Kemenangan tersebut menjadi penutup manis bagi tim asal Negeri Hatumete, Kecamatan Tehoru, setelah kedua tim bermain imbang tanpa gol sepanjang waktu normal.
Laga final berlangsung dalam tempo tinggi sejak menit pertama. PS Hatumete dan SSB Nusantara Masohi sama-sama tampil agresif dan saling menekan demi merebut trofi juara. Sejumlah peluang emas tercipta, namun kokohnya lini pertahanan kedua tim membuat skor tetap bertahan 0-0 hingga peluit panjang dibunyikan.
Pertandingan pun berlanjut ke babak adu penalti yang berlangsung menegangkan. Dalam situasi penuh tekanan, para eksekutor PS Hatumete tampil lebih tenang dan berhasil menyelesaikan tugas mereka dengan baik. Sebaliknya, para penendang SSB Nusantara gagal memaksimalkan peluang yang dimiliki.
Skor 3-1 di babak tos-tosan memastikan PS Hatumete mengangkat trofi juara sekaligus mengukuhkan diri sebagai tim terbaik Zona 3 Maluku Tengah tahun ini.
Namun, berakhirnya kompetisi bukanlah akhir dari perjalanan para pemain muda yang tampil sepanjang turnamen. Ketua Panitia Liga Kampung Soekarno Cup U-17 Tahun 2026, Alhidayat Wajo, menegaskan bahwa fokus berikutnya adalah menjaring pemain-pemain terbaik untuk membentuk skuad Maluku menuju putaran nasional.
“Kompetisi Zona 3 telah selesai, tetapi proses pembinaan masih berlanjut. Pemain-pemain terbaik dari seluruh tim akan mengikuti seleksi lanjutan di Ambon,” ujar Alhidayat.

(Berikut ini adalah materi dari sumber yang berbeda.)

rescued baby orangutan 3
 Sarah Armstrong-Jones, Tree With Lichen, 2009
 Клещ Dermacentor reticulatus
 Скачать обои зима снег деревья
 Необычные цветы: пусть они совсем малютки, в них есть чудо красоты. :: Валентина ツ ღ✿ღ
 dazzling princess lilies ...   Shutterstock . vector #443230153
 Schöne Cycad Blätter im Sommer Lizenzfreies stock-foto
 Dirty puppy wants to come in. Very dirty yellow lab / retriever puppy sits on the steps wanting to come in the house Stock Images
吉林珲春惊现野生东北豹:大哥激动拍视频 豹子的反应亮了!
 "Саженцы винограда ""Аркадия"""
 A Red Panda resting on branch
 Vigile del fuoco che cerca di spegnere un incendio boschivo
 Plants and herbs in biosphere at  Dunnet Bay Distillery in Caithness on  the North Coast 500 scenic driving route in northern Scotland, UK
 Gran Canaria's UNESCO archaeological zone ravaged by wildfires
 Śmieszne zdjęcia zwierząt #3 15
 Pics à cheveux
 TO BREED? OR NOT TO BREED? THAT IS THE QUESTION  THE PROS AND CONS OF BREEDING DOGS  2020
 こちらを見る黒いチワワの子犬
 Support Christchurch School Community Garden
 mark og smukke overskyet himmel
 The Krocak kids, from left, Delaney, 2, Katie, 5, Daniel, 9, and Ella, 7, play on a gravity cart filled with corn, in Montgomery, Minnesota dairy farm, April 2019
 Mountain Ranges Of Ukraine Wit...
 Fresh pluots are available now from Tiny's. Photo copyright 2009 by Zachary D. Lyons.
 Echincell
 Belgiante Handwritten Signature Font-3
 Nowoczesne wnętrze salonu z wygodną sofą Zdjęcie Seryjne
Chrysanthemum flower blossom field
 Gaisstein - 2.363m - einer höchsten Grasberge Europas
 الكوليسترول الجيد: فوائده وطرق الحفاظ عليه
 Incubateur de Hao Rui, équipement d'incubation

Menurutnya, sebanyak 40 pemain yang dinilai menonjol selama kompetisi telah masuk radar tim pelatih dan pencari bakat. Mereka akan mengikuti seleksi akhir untuk memperebutkan tempat dalam tim Maluku yang akan tampil pada putaran nasional Liga Kampung Soekarno Cup di Jawa Timur.
“Dari 40 pemain yang dipanggil, nantinya akan dipilih 25 pemain terbaik yang akan membawa nama Maluku di tingkat nasional,” jelasnya.
Alhidayat menilai kompetisi tahun ini berhasil menampilkan banyak talenta potensial yang memiliki kemampuan teknik, kecepatan, dan pemahaman permainan yang menjanjikan. Kehadiran tim pencari bakat di setiap pertandingan menjadi kesempatan emas bagi para pemain muda untuk menunjukkan kualitas terbaik mereka.
Lebih dari sekadar mencari juara, Liga Kampung Soekarno Cup U-17 juga dinilai sukses menjadi wadah pembinaan sepak bola usia muda serta mempererat persaudaraan antar-negeri dan kampung di Maluku Tengah.
Turnamen ini sekaligus membuktikan bahwa Maluku Tengah memiliki stok pemain muda berbakat yang siap bersaing di level lebih tinggi. Kini, perhatian tertuju pada proses seleksi di Ambon yang akan menentukan siapa saja pemain terbaik yang mendapat kesempatan mewakili Maluku di panggung nasional.
Bagi para pemain muda tersebut, seleksi ini bukan sekadar perebutan tempat di tim. Ini adalah pintu menuju mimpi besar untuk menembus dunia sepak bola profesional dan mengharumkan nama Maluku di masa depan.